Seasonal Color . . . Care and Management

By Dr. Don C. Wilkerson
Professor and Extension Horticulturist

Using Color
Annual flowers can provide landscaped areas with more seasonal variety and colorful accents than most other plants. The key to success with annuals is to plant only the area that can be adequately cared for. Remember, color can have more impact on the landscape than any other design element. However, nothing has a more negative impact than a poorly maintained color area.

Soil Preparation
Soil preparation is perhaps the most important aspect in maintaining seasonal color areas. This begins with the addition of large quantities of organic matter to obtain optimum aeration, drainage, and water-holding characteristics. Generally speaking, beds should consist of at least 50 percent organic matter for best results. In addition, bed areas should be raised to a minimum of 4 to 6 inches to avoid "drowning" during wet, rainy weather. Since organic matter can be difficult to re-wet after excessive drying, a wetting agent can be used to achieve uniform water distribution throughout the soil.

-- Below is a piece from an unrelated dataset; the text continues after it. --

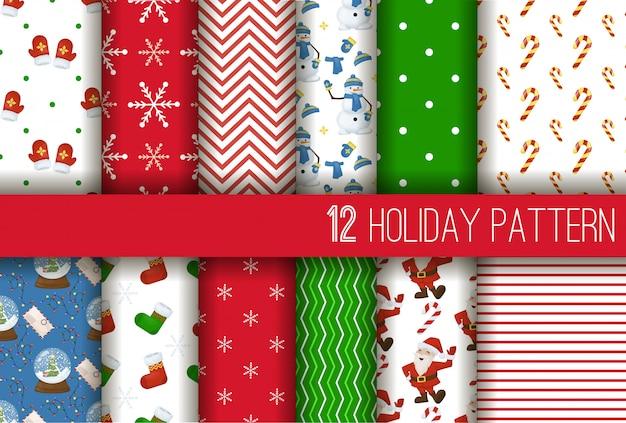 Weihnachtsgestreifte nahtlose musterwinterferiengeschenkverpackungs-stielhintergrundillustration. Premium Vektoren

A soil analysis can be useful in determining the overall chemical characteristics of the medium. Most annuals and perennials prefer a pH in the range of 5.5 to 6.5 for optimum growth. This may require the addition of dolomitic lime to raise pH or sulfur to lower it. Your county Extension office can provide additional details on how to collect and submit a soil sample for analysis.

Adding Fertilizer
Fertilizer should also be incorporated into new beds. Select one where the ratio of N-P-K is 1:1:1 or 1:2:1 and apply according to label directions. Normal rate of application on new beds is generally 1 to 2 pounds per 100 square feet. On established beds, a soil test is recommended; normally, 1 pound per 100 square feet would be sufficient. Spade, rototill or otherwise mix well until uniform and level off.

Pre-Plant Weed Control
To reduce weeding maintenance, rototill one of the commercially available soil sterilants, such as Roundup, into the soil about three weeks before planting. Then, just before or immediately after planting, apply a pre-emergent herbicide labeled for ornamental use, such as Treflan, and leave it undisturbed on the surface. (Refer to the chart on plant sensitivity to various pre-emergent herbicides.) Other methods of weed prevention include the use of a physical barrier such as a film of black plastic, which may be covered with a thin layer of decorative mulch. Be sure to punch numerous holes into the plastic with a garden rake to ensure adequate water penetration. Other weed barrier materials may also be used.

When to Plant
Wait . . . don't try to jump the gun on planting! Most spring annuals can't be planted until after the danger of killing frost has passed; refer to the chart on hardiness for more details. Many warm season plants, such as periwinkles and caladiums, cannot tolerate cool soil temperature. Delay planting until the medium reaches 70 degrees.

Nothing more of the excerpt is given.